Tiene Vd. hecho testamento?
– Yo sí, señora.
– ¿Y no le da “yuyu” haberlo hecho?
– Ninguno.
– ¿Tengo necesariamente que ir al notario? Es que no me apetece.
– No es imprescindible, pero es muy conveniente. Yo fui y salí contento de la Notaría. Pero si lo deja Vd. escrito de su puño y letra, sin sello notarial, podría valer…, sin embargo, sólo “podría”… ahí lo dejo. Asegúrese, eso sí, que no se le traspapela en el armario de los documentos.
– O sea, que me tengo que dejar los cuartos en el notario.
– No es que “tenga que”, es que conviene. Así se lo aconsejo, pues se hace una sóla vez y es para siempre y bastante más barato de lo que Vd. cree. Pague unos sesenta euros y salga tranquila para los restos.
– ¡Pero si soy persona normal y corriente! Tengo esposo y tres hijos, el piso que compramos, una viña mía (heredada) y algunos ahorrillos en la libreta.
– Razón de más.
– No entiendo, a ver…, si no testo…, ¿no irá todo del uno para el otro, lo mío para mi marido y lo de mi marido para mí?
– En absoluto, señora. Su viudo, y ojalá tarde muchos años en ocurrir, se quedará poquita cosa, salvo que Vd. le diga lo contrario al notario.
– Explíquese, por favor.
– Mire: si muere Vd. sin haber testado, su viudo recibirá solamente el derecho de usar un tercio de la viña que Vd. había heredado y…
– ¿Sólo cien vides de las trescientas que tiene?
– No, no…, deje que me explique, por favor.
– Perdone.
– Su viudo se quedaría con el usufructo de solamente un tercio del total de los bienes que Vd., señora, tenga al fallecer. Es un tercio ideal, jurídico. No es una vid concreta de cada tres que haya.
– ¿Y el piso que compramos entre los dos? ¡Es tanto suyo como mío!

Datos del ejercicio:
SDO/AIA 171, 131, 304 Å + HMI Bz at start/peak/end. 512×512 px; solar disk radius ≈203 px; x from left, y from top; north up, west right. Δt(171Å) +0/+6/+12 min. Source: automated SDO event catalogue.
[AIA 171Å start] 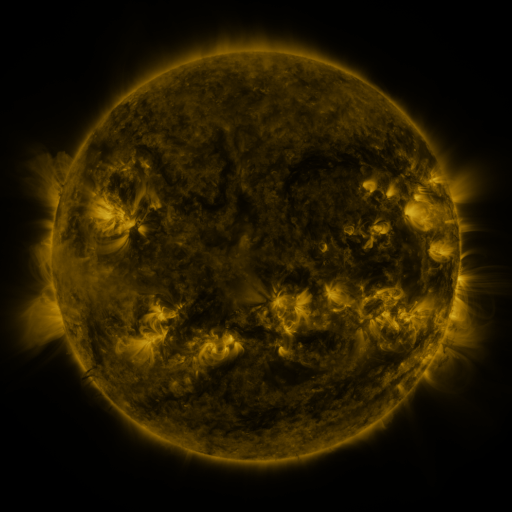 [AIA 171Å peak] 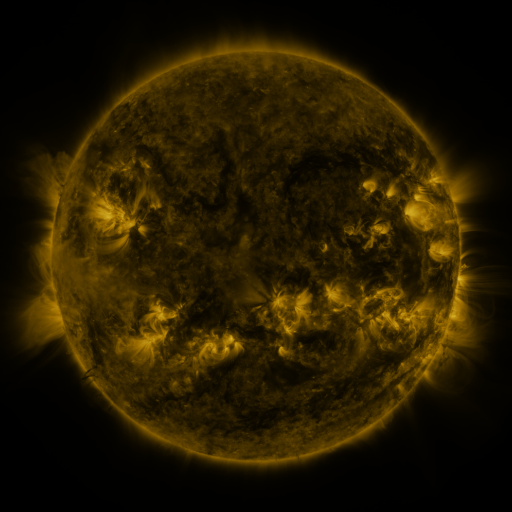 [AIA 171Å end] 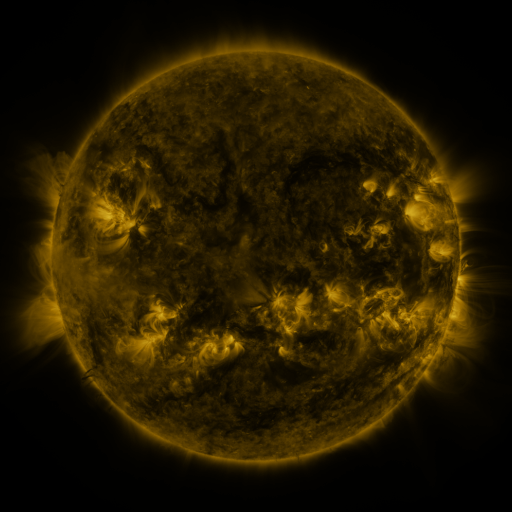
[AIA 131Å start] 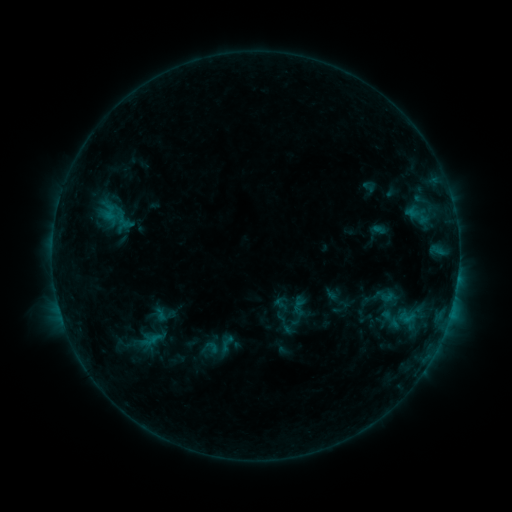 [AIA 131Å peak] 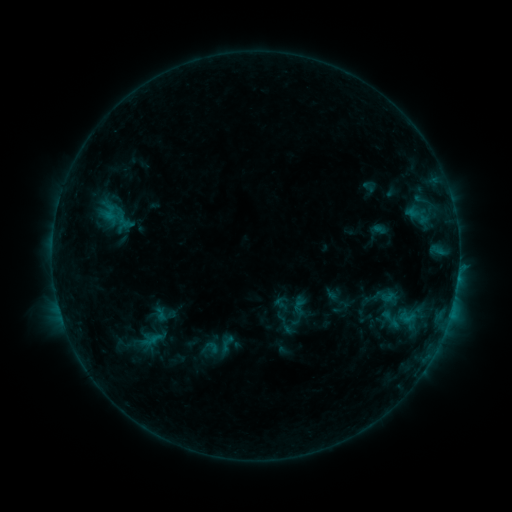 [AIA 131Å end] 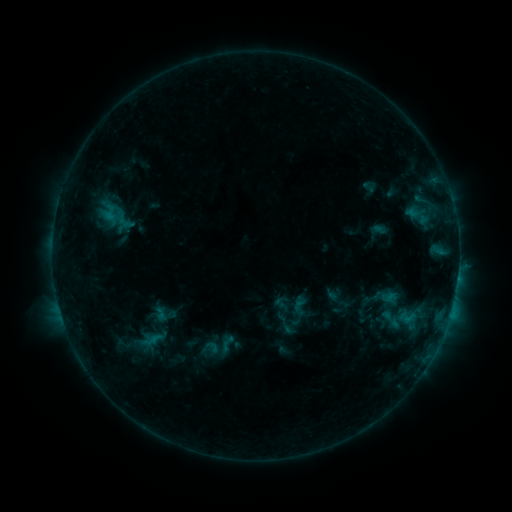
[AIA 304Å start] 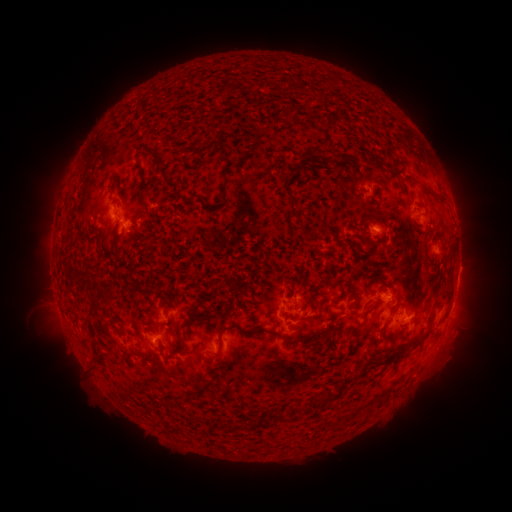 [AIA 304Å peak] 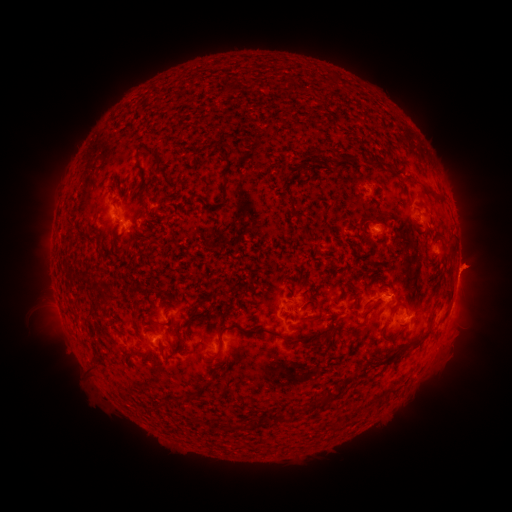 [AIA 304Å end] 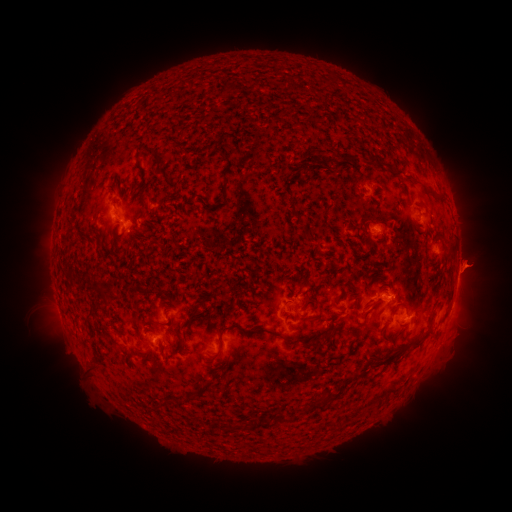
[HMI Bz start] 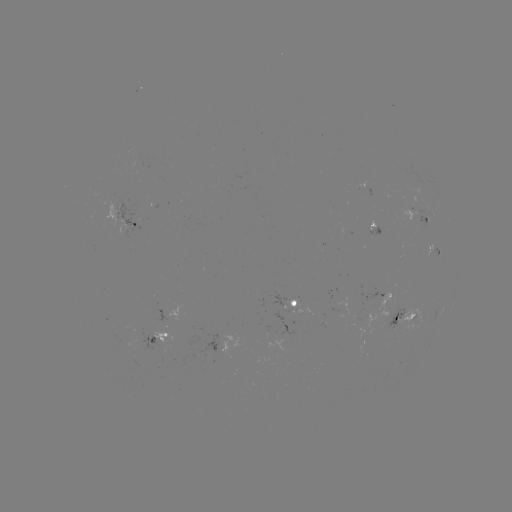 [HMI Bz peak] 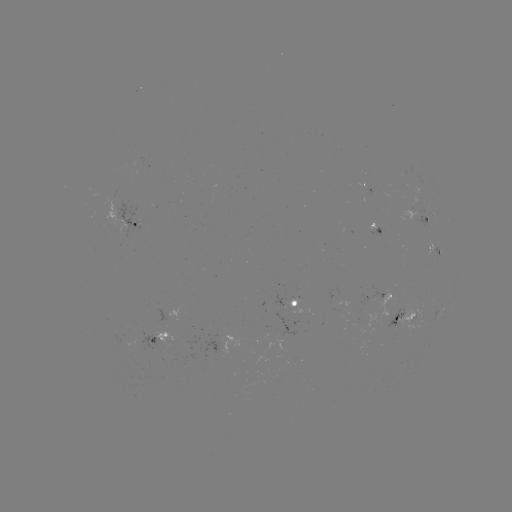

Tareas escritas:
a) Extrae todas las líneas de las entradas que contengan la cadena "left".
b) Retoma el diálogo del fragmento sobre el testamento justo después de su última intervención.
El fragmento y las entradas son materiales independientes entre sí.

Respuestas esperadas:
a)
SDO/AIA 171, 131, 304 Å + HMI Bz at start/peak/end. 512×512 px; solar disk radius ≈203 px; x from left, y from top; north up, west right. Δt(171Å) +0/+6/+12 min. Source: automated SDO event catalogue.

b)
– Mire: de ese piso, la mitad es de su marido ya, ahora mismo. Lo era y lo es antes de que fallezca Vd. Por eso tal mitad no es parte de su herencia de Vd., pues ya era del marido desde que lo escrituraron. Así pues, su marido, al fallecer Ud., se llevará el usufructo de un tercio “jurídico” de lo que sí es herencia; esto es, de la otra mitad del piso.
– Ya caigo; o sea, se llevaría su mitad y, de la otra mitad, el derecho a usufructuar un tercio.
– Exacto.
– ¿Y qué es exactamente usufructuar un piso? No lo tengo muy claro.
– Pues es el derecho de usarlo y, si su viudo quiere, de alquilarlo. Exactamente igual que para la viña.
– Y ese reparto, ¿lo puedo alterar yo, si quiero?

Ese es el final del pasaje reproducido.